Она уставилась на него взором весьма безумным:

– Да-да, а как же! У меня и сомнений нет. Конечно, он меня любит. Да я бы умерла, если б не любил… Только зачем я вам все это говорю?

Он посмотрел по сторонам.

– Видите ли, здесь больше никого нет – и никого получше, кому вы могли бы все это высказать. Потом, у нас тут приятно, спокойно – самое место для доверительных разговоров. Ведь тут никого – лишь я да Господь. Нам всем надлежит помнить, – продолжал он, – что эта бедная церковь, которую уже давно пора как следует отремонтировать, есть метафора нашей жизни. Но над нами, в горних высях, зиждется Град Господень во всем своем величии, и он ни в каком поновлении не нуждается.

Последние его слова совсем ее успокоили. Она поднялась со скамьи и теперь молча смотрела на него. Она подумала: он же хороший человек, он никому не расскажет. Правда, она не могла на это рассчитывать.

– Извините меня, отец. Теперь душа моя на месте. Мне пора. Хорошо, что я с вами поговорила.

– Да, но вы ничего еще не сказали про третье лицо в вашем треугольнике, – тихо, по обыкновению едва ли не извиняясь, сказал священник.

– Ну… Я про нее почти ничего не знаю. Только что люди говорят. Что она человек болезненный.

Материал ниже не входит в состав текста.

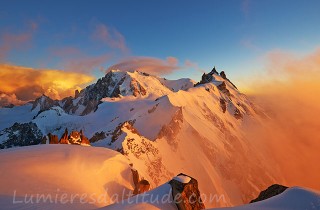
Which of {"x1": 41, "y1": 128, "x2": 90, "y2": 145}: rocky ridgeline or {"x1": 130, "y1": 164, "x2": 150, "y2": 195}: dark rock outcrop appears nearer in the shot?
{"x1": 130, "y1": 164, "x2": 150, "y2": 195}: dark rock outcrop

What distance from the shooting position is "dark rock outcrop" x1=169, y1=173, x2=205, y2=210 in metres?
23.6

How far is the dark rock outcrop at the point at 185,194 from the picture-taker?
23594 millimetres

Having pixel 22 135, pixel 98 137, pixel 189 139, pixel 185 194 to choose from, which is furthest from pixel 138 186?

– Так-так. И, по-вашему, она будет менее болезненной, если узнает, что муж полюбил другую? Или если его уличит?

Пенелопа покачала головой:

– Это меня и тревожит. Он не свободен. Я все о нем думаю.

– И о себе…

У Пенелопы к глазам подступили слезы.

– Вы правы, конечно: и о себе тоже. Только не порицайте меня за это, не осуждайте. Я знаю, что религия не приветствует…

– Конечно, религия выступает против прелюбодеяния, если уж мы об этом заговорили. Может, вы слышали такое циничное двустишие: «Прелюбодействовать не след: не столько пользы, сколько бед»… Но это, я бы сказал, не религия диктует: что-то в природе человека заставляет нас думать о себе. Я, например, не слишком верю, если говорят, что такой-то поступил бескорыстно. Все спрашиваю себя: чего этот человек на самом деле добивался?